» ARBEITSANWEISUNG
Setze den unten stehenden Text über die Partystudie in der Leipziger Distillery nach seinem letzten Satz fort.

Die Öffnung ist Teil einer Studie der Initiative "Das ist Leipzig", einem Bündnis von Kulturschaffenden und Kreativen in der Stadt. Sie soll zeigen, dass Kulturveranstaltungen ohne erhöhtes Infektionsrisiko möglich sind. Kern des Ganzen ist, dass alle, die hier tanzen und feiern, PCR-getestet sind. Nur PCR-Tests bieten die nötige Sicherheit. Am Samstagvormittag muss jeder und jede zur Distillery kommen und erst einmal einen Schnelltest machen. Ist dieser negativ, dann folgt ein neuartiger PCR-Gurgeltest.
"So lange wie möglich auf der Party bleiben"
Zwei Dinge sind dabei besonders: Das Ergebnis liegt schon nach etwa vier Stunden vor, kurz bevor die Distillery öffnet. Und die Proben sind gepoolt: Immer zehn auf einmal werden ausgewertet. Das drückt die Kosten auf etwa fünf Euro pro Person, die im Ticketpreis von 15 Euro schon enthalten sind, sagt Anne Petzold vom Bündnis "Wir sind Leipzig", die neben Kache auf einem Barhocker sitzt. Das Konzept haben sie gemeinsam mit dem Klinikum St. Georg und dem Max-Planck-Institut für evolutionäre Anthropologie entwickelt.
"Wir haben auch darauf hingewiesen, aktiv, dass die Menschen und Teilnehmenden ja Teilnehmende einer Studie sind und das Studiendesign sagt halt: Die müssen so lange wie möglich im Club sein. Am besten bis zum nächsten Tag früh um neun, damit wir die komplette Zeit ausschöpfen, die wir durch den PCR-Test gesichert haben, diese free Time. Und das ist schon witzig auch, wenn man da so eine Studienbeschreibung macht und das an die Menschen herausschickt, die Tickets buchen dürfen und dann schreibt man halt rein: Bitte so lange wie möglich auf der Party bleiben. Ich glaube, das ist schon ein ganz cooles Studiendesign, mit dem viele auch was anfangen können."

(Gespeicherte Einträge aus einer Sammlung)

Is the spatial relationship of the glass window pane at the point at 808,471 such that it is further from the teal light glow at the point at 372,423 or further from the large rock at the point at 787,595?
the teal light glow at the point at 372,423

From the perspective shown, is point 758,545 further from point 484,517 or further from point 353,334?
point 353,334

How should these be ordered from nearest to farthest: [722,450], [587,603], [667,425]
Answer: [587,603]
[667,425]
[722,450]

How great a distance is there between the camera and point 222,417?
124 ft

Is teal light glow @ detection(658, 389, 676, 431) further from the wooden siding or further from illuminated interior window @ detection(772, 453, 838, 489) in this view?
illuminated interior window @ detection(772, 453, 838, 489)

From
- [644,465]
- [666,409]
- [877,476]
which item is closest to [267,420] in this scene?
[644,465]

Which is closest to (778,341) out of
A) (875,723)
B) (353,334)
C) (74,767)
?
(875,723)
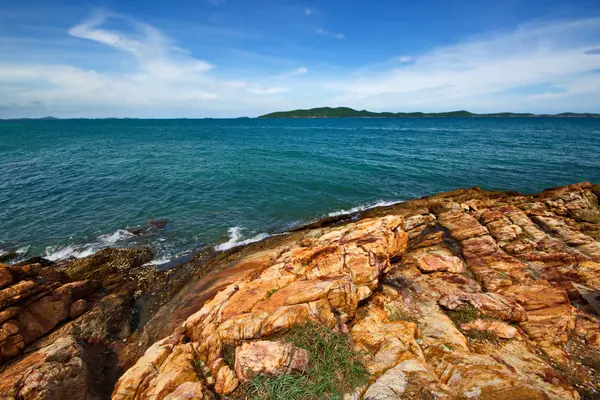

» ANTWORT
Eine Woche nach dem Clubabend sollen alle noch einmal einen Test machen, um zu sehen, ob es ein erhöhtes Ansteckungsrisiko durch den Besuch der Distillery gab. Zudem wird die Veranstaltung mit Fragebögen ausgewertet – ob alles gut geklappt hat und ob die Maßnahmen gut zu bewältigen waren. Auch das Kulturamt der Stadt und andere Einrichtungen wie der Thomanerchor und das Schauspiel Leipzig sind bei der Studie dabei.
Ziel: Club-Betrieb aufrecht erhalten
"Wir haben auch von Anfang an auch schon mitgedacht, dass genau diese Methode ja auch dazu führt generell das öffentliche Leben wieder ein Stück weit zu öffnen oder möglich zu machen. Ne, Samstagvormittag gehen Menschen zum PCR Test, und haben dann die Sicherheit: Ich bin 24 Stunden nicht ansteckend."
Für Anne Petzold und Steffen Kache geht es mit diesem Projekt um mehr als nur zwei schöne Abende. Kache will ein Konzept entwickeln, wie man Clubs unabhängig vom Pandemiegeschehen offenhalten kann.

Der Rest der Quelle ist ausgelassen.